■ Page text
Stand-in Line

Pop culture borrows from religion without knowing it.  Or maybe it’s just that religion has become so irrelevant that people no longer care.  Whichever may be the case, those who contribute to pop culture have a rich treasury from which to take withdrawals.  This occurred to me while waiting for a bus into New York.  Many people don’t want to stand in line (who does, really?).  In the Park-n-Ride subculture, you may leave an avatar in your place.  It’s probably not called an avatar, but since there’s nobody here to ask, I’m going to use the pop culture name.  You put your bag on the pavement, marking your place and then go sit in your car.  Since I’m going to be sitting in a big car for the next two hours, I prefer to stand outside.

■ Record set
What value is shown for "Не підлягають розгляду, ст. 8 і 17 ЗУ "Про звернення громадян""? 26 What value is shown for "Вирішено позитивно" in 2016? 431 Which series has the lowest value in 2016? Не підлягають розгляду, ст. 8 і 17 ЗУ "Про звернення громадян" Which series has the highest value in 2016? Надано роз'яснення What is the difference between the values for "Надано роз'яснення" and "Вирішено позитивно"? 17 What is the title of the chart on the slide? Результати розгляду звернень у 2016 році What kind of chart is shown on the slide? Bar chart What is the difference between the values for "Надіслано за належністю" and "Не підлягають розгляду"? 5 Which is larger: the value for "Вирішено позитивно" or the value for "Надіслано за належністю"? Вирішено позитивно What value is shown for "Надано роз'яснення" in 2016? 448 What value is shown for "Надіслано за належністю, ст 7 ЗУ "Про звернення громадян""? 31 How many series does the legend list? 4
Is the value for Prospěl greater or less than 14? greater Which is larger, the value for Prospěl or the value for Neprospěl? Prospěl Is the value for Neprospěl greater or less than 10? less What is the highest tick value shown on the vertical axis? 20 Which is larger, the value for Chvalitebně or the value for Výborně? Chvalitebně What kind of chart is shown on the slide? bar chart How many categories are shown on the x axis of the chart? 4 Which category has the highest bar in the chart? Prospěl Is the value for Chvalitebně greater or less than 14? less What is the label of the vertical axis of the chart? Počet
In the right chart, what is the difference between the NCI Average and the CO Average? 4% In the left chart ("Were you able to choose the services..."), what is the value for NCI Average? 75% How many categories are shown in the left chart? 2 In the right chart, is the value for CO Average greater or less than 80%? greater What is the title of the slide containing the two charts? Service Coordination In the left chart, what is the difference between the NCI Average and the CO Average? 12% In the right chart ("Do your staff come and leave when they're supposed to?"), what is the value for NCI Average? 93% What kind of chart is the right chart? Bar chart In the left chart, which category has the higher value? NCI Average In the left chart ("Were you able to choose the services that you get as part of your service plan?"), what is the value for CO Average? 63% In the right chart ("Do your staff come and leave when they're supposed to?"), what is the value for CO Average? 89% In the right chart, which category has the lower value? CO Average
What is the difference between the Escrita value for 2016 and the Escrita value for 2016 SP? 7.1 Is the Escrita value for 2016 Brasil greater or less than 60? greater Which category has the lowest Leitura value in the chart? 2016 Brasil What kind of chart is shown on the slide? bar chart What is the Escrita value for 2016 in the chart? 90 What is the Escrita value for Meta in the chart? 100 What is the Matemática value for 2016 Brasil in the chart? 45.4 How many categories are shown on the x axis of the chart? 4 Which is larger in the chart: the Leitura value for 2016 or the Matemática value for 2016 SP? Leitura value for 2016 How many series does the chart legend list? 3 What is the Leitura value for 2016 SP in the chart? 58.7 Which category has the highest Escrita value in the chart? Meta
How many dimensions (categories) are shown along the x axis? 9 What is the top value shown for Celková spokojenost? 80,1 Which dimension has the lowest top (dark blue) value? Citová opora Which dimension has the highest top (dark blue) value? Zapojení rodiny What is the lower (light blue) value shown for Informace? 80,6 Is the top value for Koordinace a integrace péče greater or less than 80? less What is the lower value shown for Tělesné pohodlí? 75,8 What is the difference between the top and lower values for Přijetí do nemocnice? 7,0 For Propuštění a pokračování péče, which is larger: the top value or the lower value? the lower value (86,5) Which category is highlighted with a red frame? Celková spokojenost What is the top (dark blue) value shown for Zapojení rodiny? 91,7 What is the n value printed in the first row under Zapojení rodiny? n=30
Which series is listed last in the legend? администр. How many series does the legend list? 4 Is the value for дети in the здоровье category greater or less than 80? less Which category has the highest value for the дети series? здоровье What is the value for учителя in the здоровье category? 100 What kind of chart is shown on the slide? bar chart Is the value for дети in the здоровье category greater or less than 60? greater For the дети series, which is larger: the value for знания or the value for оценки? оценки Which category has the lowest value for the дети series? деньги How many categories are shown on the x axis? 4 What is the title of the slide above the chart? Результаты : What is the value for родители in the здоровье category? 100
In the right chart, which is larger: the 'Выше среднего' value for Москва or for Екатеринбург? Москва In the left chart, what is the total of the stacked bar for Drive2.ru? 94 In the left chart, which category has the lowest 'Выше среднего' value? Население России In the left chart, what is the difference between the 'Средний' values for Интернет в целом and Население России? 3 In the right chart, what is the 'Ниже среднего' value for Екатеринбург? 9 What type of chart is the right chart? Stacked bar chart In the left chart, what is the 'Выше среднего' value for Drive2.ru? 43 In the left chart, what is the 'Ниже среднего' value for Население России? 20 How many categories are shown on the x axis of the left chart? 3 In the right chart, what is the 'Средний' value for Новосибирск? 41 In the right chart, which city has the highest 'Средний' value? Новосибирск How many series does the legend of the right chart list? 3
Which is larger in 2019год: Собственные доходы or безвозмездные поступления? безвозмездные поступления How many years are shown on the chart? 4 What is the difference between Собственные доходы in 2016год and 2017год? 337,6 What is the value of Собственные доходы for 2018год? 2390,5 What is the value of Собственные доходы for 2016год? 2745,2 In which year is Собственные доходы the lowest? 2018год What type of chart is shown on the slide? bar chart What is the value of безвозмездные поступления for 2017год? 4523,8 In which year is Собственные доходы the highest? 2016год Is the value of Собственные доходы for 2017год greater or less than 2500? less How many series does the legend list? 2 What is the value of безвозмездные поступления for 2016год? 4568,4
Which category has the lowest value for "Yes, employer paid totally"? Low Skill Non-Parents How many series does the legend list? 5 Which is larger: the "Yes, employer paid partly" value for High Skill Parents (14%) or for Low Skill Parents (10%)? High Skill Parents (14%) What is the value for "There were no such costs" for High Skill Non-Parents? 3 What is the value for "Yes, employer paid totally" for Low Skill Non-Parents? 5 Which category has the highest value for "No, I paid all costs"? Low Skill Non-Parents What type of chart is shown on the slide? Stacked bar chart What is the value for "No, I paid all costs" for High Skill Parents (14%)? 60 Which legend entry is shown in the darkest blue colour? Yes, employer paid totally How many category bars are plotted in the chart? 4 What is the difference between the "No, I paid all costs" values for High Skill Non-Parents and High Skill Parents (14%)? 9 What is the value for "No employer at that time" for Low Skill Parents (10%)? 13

■ To-do item
Rewrite the Stand-in Line piece between "Stand-in Line" and "to stand outside.", inclusive, changing "pavement" to "sidewalk". Use only the Stand-in Line piece.

■ Problem solution
Stand-in Line

Pop culture borrows from religion without knowing it.  Or maybe it’s just that religion has become so irrelevant that people no longer care.  Whichever may be the case, those who contribute to pop culture have a rich treasury from which to take withdrawals.  This occurred to me while waiting for a bus into New York.  Many people don’t want to stand in line (who does, really?).  In the Park-n-Ride subculture, you may leave an avatar in your place.  It’s probably not called an avatar, but since there’s nobody here to ask, I’m going to use the pop culture name.  You put your bag on the sidewalk, marking your place and then go sit in your car.  Since I’m going to be sitting in a big car for the next two hours, I prefer to stand outside.